"Mens training data (JSONL) contract"

Mens training data (JSONL) contract

Status note: Mens currently defaults to code-oriented production mixes. Documentation extraction exists, but documentation Q&A is not the default production training lane.

Preflight (preflight_train_jsonl)

Before loading, native Candle QLoRA training runs preflight_train_jsonl:

  • No blank lines — empty lines are errors (fail fast).
  • Line length cap — default large cap (bytes); oversize lines error.
  • Non-empty file required.

Loading (vox_tensor::data::load_all_with_policy)

PolicyEnvBehavior
Skip (default)(default)Non-empty lines that are not valid TrainingPair JSON are silently skipped (vox_tensor::data).
Fail fastVOX_MENS_TRAIN_JSONL_STRICT=1First malformed non-empty line aborts with InvalidData and line context.

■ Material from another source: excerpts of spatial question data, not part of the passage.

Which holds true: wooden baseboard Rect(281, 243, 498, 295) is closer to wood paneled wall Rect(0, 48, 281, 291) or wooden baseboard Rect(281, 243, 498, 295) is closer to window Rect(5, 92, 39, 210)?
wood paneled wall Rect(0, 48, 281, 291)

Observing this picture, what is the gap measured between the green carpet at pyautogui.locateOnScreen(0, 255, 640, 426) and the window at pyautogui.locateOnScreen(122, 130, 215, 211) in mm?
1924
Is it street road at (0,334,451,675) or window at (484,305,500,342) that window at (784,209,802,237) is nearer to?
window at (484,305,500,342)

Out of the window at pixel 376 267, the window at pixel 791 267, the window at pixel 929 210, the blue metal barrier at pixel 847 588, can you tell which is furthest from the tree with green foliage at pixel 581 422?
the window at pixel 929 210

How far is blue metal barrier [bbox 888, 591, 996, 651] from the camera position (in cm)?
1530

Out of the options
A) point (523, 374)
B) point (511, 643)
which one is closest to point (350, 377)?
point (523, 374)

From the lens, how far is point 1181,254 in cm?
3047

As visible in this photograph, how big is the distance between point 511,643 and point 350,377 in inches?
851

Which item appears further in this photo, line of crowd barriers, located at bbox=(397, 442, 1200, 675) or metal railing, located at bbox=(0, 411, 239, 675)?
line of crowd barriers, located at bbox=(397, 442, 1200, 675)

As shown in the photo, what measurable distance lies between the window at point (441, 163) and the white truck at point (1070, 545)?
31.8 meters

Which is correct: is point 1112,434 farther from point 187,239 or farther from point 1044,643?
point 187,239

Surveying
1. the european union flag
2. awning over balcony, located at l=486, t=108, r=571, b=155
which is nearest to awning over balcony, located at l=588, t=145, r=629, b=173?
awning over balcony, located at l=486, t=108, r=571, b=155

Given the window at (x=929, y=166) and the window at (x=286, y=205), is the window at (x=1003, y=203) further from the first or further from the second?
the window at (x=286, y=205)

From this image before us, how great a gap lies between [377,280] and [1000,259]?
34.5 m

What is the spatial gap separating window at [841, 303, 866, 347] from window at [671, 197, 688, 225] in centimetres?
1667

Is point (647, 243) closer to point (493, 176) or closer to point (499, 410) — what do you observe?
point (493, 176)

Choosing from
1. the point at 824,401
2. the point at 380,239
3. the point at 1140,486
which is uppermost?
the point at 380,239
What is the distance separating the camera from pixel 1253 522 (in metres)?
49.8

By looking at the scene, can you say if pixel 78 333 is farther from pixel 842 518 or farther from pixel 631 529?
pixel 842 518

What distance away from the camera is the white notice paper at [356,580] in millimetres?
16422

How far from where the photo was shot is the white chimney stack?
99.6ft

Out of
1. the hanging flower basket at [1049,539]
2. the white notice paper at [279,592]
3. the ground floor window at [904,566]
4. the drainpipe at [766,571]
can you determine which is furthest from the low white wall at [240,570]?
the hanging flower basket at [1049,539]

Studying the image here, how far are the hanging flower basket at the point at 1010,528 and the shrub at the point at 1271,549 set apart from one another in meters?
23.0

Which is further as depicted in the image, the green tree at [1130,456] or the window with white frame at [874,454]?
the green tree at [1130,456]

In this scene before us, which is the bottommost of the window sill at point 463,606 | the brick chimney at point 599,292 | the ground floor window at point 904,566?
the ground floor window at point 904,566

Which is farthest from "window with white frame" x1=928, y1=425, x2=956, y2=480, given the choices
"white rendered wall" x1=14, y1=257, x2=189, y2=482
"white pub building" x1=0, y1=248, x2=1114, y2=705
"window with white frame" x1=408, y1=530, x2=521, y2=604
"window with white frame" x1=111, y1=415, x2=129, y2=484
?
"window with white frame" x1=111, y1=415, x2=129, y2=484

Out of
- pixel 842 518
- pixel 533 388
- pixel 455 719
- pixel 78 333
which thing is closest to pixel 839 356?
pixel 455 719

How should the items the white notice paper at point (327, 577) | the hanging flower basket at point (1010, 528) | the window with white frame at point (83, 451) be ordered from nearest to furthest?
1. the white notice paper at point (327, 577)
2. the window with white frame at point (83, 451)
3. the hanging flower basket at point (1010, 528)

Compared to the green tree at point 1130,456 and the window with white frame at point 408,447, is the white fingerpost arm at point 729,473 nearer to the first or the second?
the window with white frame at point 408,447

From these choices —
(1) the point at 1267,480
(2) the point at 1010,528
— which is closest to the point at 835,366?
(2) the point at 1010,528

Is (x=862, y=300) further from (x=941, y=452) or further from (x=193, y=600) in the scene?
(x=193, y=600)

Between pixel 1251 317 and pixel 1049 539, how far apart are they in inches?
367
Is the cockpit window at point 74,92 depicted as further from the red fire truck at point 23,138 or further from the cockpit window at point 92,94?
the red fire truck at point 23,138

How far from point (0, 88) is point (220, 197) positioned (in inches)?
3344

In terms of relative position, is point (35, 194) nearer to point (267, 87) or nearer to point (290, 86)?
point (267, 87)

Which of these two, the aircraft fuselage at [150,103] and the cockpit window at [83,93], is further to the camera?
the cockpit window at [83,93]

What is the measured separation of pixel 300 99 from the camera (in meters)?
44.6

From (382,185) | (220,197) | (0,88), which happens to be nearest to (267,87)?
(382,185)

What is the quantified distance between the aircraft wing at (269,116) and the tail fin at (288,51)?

Use strict in CI or when preparing golden corpora so silent data loss is visible.

Mix / filter semantics

  • min_rating: pairs below rating threshold are excluded after parse.
  • --context-filter: retains only rows whose category contains the needle; empty result errors (No training pairs found).
  • In-loop skips (short sequences, curriculum, etc.) are counted in training logs/telemetry; see Candle QLoRA training loop.
  • Lane metadata contract (backward compatible):
    • optional lane (vox_codegen, vox_docs_qa, vox_tooling, vox_speech, vox_trajectory_repair, vox_retrieval_grounded),
    • optional response_mode (code_only, prose_only),
    • optional task_family (freeform short tag). Missing fields are backfilled by corpus mix before write.
  • Default production lane policy: code-only by default (include_lanes: [vox_codegen] in mens/config/mix.yaml). Docs QA/prose rows are excluded unless operators explicitly opt in.

Trajectory and retrieval lanes (moonshot alignment)

To improve compact-plan generation and self-healing behavior without embedding repository internals into model weights, keep trajectory/retrieval rows explicit and opt-in:

  • vox_trajectory_repair: failed-attempt -> corrected-attempt pairs with tool/action traces.
  • vox_retrieval_grounded: rows where output cites retrieved docs/contracts/artifacts rather than hidden memory.
  • Recommended task_family tags:
    • planner_brief,
    • repair_loop,
    • contract_reconciliation,
    • artifact_summary.

Promotion guidance:

  • Keep vox_codegen as default production lane.
  • Enable trajectory/retrieval lanes in staged evaluation profiles first.
  • Track cost_per_success_step and repair-convergence metrics before broad rollout.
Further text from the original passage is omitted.